— Ба-ки, — выговорил Солнце раздельно, когда Джеймс уже хотел спросить, что случилось; выговорил непонятно — не то звал, не то дразнился — и вдруг опустился, горячий, тяжелый, прекрасный, Джеймсу на верхнюю спину, и прижался, и ткнулся губами куда-то за ухо, и время снова растянулось, словно горячая патока.
А когда секунды опять стали похожими на самих себя, Джеймс, удивленный, размякший и совсем немного застеснявшийся, заставил себя пробормотать: «Мазь сотрется», хотя это сейчас волновало его даже меньше, чем погода в далеком русском Оймяконе, и Солнце просто ответил:
— Намажу еще раз.
И это было правильно.
*
— Баки, — звал голос, далекий, едва различимый, средоточие всего дышащего и светлого, живого. — Баки, проснись.
Джеймс слышал его даже сквозь тяжелый гул, наполняющий его несчастную голову, разрывающуюся от боли и недостатка воздуха, и подчинился бы с великой радостью, но плотные ледяные щупальца сдавливали ноги, и красное, густое забивало легкие, и невозможно было вырваться и подняться наверх, к свету и зовущему голосу. Кожа на бедре горела.

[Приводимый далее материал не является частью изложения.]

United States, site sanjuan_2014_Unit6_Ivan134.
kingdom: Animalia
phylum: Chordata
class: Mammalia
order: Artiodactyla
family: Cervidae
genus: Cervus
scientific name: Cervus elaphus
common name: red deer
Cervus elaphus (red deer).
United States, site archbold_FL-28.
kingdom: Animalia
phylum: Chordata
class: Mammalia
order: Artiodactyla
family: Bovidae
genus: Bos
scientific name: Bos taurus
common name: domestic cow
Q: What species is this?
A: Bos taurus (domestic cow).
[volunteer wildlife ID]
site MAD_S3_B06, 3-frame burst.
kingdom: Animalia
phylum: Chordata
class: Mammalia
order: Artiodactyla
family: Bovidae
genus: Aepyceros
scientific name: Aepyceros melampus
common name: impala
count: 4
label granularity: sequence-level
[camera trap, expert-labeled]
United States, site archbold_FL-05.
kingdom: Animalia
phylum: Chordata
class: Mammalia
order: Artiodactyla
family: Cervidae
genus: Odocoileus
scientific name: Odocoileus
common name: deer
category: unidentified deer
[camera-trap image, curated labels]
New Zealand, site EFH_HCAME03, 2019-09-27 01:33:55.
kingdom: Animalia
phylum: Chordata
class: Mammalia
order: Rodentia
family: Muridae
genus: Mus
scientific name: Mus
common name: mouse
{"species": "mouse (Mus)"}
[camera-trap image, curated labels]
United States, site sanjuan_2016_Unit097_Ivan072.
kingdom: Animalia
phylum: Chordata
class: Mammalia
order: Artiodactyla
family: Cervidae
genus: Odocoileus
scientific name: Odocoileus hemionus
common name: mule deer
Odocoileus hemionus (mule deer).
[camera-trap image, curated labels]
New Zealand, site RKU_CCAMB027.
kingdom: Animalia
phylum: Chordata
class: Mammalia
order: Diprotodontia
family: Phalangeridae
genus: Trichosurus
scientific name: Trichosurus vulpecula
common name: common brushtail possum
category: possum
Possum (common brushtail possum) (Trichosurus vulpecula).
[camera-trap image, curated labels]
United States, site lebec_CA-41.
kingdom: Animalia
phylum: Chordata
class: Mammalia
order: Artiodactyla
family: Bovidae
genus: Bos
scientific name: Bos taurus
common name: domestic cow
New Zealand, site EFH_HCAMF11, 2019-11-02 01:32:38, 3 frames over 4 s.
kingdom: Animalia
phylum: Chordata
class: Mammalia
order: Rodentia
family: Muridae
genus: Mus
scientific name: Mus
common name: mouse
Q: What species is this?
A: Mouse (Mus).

— Возвращайся, — просил голос, — иди ко мне.
Голос был ласковый, сочувственный и огорченный, и огорчение это причиняло почти такую же боль, как безжалостная хватка щупалец.
«Я хочу, — отчаянно подумал Джеймс. — Но как? Оно не отпускает».
— И не отпущу, — в их беззвучный разговор вплелся другой голос, негромкий и вкрадчивый, множественный, змеиное шипение в нем переплеталось с густым бульканьем чего-то очень неприятного. — Ты мой, не сопротивляйся, ты всегда будешь моим, я в тебе, ты во мне, зачем ты противишься, поддайся, впусти меня, стань тем, кто ты есть…
Джеймс не знал, кто он есть, и, пожалуй, хотел бы узнать, но поддаться? Это было отвратительно, недопустимо, и все-таки… Не позволив себе думать дальше, он — через неприятие, омерзение — заставил себя расслабиться, прекратить брыкаться, хотя сил на это потребовалось даже больше, чем на бесполезное сопротивление, и многоголосая, многоголовая красная тьма хлынула в него с торжествующим воем, и щупальца, сомкнувшись, раздробили кости, но после ослабли, а Джеймс, почти обезумевший от боли и отвращения, рванулся вверх.
И открыл глаза.
Он лежал лицом к окну, и за стеклом плыла радуга, она была не такая яркая, как днем, более размытая, и цвета смешивались сильнее, но зрелище все равно было красивое, и Джеймс смотрел на нее какое-то время, содрогаясь от пустых рвотных позывов. Ему было так плохо, что даже когда Солнце позвал его, он не ответил, предпочтя сделать вид, что не слышит.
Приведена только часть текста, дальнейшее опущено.